### Job
Starting at the first line of the material and going on through the line containing "<instances>", render each line as one string in a JSON list, leaving out blank lines.

### Supplied material

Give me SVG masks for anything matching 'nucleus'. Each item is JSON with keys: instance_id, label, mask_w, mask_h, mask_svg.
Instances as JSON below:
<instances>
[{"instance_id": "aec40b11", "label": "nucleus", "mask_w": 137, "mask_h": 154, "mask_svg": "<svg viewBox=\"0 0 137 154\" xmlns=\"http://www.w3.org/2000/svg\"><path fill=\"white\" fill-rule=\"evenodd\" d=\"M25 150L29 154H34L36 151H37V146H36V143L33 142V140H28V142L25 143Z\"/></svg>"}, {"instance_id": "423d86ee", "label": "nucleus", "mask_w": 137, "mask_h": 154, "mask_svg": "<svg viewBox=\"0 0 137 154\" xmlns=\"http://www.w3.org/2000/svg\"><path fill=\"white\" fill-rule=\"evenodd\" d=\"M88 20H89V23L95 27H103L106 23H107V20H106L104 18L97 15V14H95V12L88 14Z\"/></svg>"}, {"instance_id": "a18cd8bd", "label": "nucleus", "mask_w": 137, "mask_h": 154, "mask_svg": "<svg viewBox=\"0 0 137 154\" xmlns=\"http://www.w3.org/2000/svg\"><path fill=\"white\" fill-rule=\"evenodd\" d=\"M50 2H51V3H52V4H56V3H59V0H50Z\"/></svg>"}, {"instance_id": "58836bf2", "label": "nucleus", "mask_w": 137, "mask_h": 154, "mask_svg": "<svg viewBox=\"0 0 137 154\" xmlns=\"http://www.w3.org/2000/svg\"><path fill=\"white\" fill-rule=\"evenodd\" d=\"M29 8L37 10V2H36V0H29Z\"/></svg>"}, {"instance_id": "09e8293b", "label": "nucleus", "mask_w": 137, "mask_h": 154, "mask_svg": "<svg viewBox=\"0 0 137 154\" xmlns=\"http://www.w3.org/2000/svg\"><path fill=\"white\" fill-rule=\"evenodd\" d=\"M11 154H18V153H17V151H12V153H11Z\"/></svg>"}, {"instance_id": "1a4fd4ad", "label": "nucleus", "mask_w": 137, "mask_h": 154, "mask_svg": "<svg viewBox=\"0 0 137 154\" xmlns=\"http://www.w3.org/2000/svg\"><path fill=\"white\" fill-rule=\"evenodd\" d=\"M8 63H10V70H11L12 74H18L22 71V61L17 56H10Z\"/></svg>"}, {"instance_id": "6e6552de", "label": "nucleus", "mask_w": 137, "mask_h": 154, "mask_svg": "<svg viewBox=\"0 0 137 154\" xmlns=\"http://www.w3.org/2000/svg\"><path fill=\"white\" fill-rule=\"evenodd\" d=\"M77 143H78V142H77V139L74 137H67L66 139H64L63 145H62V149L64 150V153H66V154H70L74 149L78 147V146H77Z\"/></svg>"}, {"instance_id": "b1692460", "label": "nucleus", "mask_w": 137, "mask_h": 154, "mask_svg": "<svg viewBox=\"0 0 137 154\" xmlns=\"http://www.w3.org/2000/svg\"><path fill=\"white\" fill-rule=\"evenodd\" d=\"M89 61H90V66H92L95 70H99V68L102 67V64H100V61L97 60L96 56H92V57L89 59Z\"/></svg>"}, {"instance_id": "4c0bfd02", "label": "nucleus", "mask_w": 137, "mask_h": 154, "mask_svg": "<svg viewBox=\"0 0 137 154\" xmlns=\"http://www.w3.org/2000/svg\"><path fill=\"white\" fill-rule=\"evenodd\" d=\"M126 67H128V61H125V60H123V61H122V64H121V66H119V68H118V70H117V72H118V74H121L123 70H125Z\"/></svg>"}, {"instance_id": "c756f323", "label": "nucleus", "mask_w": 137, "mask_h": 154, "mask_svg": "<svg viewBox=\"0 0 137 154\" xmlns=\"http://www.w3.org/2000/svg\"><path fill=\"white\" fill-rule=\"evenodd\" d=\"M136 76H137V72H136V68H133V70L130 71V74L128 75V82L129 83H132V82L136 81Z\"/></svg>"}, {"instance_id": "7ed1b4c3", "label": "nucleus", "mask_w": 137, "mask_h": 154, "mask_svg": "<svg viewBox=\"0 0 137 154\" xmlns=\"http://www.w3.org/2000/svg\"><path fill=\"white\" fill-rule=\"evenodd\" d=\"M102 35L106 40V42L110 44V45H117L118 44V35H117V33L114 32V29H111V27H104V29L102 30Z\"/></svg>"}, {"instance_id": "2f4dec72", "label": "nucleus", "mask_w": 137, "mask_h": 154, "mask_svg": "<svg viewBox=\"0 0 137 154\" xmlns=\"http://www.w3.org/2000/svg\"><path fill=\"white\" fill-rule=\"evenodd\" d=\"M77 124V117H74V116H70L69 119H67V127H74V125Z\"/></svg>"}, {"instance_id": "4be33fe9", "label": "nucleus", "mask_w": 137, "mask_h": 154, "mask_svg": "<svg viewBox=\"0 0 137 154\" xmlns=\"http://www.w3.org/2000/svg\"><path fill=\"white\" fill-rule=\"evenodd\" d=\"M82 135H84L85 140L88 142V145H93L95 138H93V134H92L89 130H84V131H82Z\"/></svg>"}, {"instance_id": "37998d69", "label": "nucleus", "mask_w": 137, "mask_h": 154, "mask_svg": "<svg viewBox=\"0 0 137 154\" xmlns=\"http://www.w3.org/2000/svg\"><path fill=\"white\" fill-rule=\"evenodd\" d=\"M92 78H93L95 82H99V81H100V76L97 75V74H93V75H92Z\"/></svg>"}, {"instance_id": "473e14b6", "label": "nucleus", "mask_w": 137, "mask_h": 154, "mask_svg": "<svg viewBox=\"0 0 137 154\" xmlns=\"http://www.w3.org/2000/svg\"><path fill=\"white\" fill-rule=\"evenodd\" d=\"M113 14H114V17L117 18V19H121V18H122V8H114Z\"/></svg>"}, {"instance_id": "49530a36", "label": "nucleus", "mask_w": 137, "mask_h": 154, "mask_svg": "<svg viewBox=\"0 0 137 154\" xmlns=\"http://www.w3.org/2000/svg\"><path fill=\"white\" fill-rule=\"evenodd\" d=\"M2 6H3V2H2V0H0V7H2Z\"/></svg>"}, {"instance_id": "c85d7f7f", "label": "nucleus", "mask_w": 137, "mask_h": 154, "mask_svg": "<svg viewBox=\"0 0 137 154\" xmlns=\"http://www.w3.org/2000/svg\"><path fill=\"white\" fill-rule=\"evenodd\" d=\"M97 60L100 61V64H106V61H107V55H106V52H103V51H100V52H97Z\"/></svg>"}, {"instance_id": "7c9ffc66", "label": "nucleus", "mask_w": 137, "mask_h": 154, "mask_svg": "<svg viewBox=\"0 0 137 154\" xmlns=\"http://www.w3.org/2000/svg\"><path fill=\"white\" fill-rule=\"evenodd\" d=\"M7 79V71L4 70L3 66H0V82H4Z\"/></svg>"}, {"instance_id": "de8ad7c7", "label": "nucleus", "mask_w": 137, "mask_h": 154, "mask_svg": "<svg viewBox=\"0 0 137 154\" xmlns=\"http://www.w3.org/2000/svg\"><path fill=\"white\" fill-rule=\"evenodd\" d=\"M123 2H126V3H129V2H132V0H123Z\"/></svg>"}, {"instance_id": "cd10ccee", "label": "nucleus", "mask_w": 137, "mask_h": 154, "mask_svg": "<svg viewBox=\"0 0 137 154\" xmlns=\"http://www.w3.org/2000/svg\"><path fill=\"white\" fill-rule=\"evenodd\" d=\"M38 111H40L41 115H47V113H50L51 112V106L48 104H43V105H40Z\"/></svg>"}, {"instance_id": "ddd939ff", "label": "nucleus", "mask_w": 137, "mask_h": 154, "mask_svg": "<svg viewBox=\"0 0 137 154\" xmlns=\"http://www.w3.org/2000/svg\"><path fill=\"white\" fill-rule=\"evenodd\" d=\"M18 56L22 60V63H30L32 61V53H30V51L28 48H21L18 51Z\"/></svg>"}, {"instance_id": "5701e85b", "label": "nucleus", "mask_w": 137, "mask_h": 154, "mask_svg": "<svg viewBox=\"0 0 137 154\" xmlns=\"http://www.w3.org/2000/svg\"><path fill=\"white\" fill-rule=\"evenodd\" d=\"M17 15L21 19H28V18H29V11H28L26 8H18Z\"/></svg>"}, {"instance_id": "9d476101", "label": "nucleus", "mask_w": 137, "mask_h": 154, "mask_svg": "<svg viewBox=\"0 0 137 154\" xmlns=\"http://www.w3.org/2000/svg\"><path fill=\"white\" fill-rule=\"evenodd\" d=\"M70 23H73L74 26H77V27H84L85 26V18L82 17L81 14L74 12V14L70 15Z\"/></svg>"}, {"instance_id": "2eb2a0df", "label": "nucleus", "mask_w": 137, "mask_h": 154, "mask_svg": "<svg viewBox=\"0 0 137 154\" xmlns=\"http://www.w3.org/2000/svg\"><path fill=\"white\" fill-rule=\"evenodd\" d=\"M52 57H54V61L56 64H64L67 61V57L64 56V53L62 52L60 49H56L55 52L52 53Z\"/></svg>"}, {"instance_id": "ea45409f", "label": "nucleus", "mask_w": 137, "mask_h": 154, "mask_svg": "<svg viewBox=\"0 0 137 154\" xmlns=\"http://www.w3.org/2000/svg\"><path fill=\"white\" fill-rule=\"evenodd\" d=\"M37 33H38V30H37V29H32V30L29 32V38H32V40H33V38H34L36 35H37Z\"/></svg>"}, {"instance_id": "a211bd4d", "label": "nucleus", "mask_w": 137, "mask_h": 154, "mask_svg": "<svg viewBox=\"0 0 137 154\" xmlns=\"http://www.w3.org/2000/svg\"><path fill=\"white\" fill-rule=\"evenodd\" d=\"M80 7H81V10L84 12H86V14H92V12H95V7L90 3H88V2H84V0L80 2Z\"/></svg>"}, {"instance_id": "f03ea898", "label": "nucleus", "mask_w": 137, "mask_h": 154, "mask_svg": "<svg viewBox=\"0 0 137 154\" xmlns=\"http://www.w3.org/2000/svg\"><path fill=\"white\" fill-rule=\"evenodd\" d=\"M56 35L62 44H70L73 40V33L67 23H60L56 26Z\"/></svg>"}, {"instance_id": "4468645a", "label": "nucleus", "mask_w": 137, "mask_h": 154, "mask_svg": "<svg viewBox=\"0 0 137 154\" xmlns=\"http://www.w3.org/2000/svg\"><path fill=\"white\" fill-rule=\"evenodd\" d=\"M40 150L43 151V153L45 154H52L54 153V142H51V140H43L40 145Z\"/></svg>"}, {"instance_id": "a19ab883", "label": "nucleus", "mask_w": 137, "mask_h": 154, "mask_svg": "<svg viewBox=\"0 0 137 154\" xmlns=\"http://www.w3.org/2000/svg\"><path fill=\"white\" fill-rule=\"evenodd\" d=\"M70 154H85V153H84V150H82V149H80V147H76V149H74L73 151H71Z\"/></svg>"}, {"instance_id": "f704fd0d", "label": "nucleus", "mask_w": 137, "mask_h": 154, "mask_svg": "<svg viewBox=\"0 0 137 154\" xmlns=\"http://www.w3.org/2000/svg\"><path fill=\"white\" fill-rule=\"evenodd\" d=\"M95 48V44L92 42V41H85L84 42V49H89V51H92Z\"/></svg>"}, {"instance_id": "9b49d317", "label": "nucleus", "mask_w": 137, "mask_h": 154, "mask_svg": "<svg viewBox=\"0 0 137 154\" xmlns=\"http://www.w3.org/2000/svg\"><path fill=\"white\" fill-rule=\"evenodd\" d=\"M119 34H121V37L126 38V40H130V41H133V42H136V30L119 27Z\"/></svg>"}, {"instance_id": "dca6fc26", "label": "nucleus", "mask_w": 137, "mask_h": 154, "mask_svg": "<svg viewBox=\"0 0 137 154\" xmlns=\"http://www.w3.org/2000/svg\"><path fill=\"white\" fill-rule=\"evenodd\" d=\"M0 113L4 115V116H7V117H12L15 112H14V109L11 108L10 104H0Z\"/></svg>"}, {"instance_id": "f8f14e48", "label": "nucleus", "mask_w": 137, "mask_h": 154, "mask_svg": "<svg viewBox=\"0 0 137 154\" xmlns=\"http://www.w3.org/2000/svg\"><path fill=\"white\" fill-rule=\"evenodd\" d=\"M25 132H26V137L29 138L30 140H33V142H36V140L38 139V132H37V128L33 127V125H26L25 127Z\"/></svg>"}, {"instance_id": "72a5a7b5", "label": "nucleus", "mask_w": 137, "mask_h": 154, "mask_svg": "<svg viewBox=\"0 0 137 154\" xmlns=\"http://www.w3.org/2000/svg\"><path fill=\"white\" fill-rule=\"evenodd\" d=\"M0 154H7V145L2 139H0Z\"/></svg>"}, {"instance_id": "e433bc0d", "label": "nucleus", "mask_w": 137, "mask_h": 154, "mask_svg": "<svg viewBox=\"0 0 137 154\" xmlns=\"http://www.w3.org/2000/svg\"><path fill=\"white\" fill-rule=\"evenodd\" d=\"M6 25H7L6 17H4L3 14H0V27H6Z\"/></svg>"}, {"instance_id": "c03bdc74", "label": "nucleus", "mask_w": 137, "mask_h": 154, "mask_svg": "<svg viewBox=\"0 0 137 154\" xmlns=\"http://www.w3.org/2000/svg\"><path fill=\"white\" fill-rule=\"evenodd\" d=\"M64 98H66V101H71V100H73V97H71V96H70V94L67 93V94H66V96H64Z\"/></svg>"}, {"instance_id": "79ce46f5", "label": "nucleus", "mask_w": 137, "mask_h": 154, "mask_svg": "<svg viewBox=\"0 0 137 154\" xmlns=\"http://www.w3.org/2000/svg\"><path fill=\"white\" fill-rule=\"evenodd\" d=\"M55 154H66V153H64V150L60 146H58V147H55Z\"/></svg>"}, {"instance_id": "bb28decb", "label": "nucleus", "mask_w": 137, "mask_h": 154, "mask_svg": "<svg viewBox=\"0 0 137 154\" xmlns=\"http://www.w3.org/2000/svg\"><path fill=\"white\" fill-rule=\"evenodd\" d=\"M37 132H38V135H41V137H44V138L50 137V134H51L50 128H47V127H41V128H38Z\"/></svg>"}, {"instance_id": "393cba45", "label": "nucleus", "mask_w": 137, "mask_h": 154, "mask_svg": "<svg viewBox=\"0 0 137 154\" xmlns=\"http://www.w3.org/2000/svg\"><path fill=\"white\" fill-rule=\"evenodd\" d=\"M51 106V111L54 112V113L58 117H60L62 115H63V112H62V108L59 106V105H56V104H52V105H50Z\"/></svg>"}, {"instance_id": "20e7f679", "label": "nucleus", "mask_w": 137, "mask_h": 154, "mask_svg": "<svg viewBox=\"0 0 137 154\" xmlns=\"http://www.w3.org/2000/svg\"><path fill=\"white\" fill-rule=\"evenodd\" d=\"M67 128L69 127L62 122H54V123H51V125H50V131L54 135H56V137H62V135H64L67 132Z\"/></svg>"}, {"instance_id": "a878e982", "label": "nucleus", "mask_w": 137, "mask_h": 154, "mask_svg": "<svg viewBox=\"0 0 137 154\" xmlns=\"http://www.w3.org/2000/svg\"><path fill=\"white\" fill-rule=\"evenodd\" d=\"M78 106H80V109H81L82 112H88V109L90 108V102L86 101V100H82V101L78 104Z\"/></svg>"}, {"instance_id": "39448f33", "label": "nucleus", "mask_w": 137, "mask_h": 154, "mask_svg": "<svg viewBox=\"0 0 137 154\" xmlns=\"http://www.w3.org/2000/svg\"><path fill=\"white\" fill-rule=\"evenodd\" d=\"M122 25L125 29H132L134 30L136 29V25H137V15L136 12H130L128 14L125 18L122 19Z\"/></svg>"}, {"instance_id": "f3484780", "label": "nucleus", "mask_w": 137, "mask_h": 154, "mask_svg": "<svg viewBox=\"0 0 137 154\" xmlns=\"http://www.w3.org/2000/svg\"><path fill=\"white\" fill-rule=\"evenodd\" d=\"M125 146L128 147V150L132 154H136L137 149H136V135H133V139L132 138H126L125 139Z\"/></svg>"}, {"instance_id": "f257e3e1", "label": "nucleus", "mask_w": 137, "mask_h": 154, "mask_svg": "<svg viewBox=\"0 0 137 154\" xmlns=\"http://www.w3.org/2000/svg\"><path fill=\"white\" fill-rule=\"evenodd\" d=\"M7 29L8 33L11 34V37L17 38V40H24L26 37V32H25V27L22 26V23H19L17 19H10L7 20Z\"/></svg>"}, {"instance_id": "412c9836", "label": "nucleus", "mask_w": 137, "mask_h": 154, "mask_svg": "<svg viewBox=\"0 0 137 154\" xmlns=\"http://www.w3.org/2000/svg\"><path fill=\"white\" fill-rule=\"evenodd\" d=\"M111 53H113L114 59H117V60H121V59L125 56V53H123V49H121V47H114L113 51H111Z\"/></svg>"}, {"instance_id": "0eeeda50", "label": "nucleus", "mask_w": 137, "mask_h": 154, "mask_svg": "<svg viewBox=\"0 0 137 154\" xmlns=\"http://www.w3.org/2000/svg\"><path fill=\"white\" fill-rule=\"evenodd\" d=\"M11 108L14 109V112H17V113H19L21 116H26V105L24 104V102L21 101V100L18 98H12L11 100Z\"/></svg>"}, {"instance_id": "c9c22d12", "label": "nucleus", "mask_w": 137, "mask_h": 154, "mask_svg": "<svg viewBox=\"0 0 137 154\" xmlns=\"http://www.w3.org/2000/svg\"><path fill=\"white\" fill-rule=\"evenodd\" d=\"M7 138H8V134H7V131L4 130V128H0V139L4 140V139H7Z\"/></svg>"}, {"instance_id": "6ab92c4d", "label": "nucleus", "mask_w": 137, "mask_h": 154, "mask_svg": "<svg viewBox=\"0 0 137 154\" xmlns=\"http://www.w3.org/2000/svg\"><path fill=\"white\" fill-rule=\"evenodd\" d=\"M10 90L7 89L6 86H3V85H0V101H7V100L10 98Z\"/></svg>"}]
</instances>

### Correct response
[
  "Give me SVG masks for anything matching 'nucleus'. Each item is JSON with keys: instance_id, label, mask_w, mask_h, mask_svg.",
  "Instances as JSON below:",
  "<instances>"
]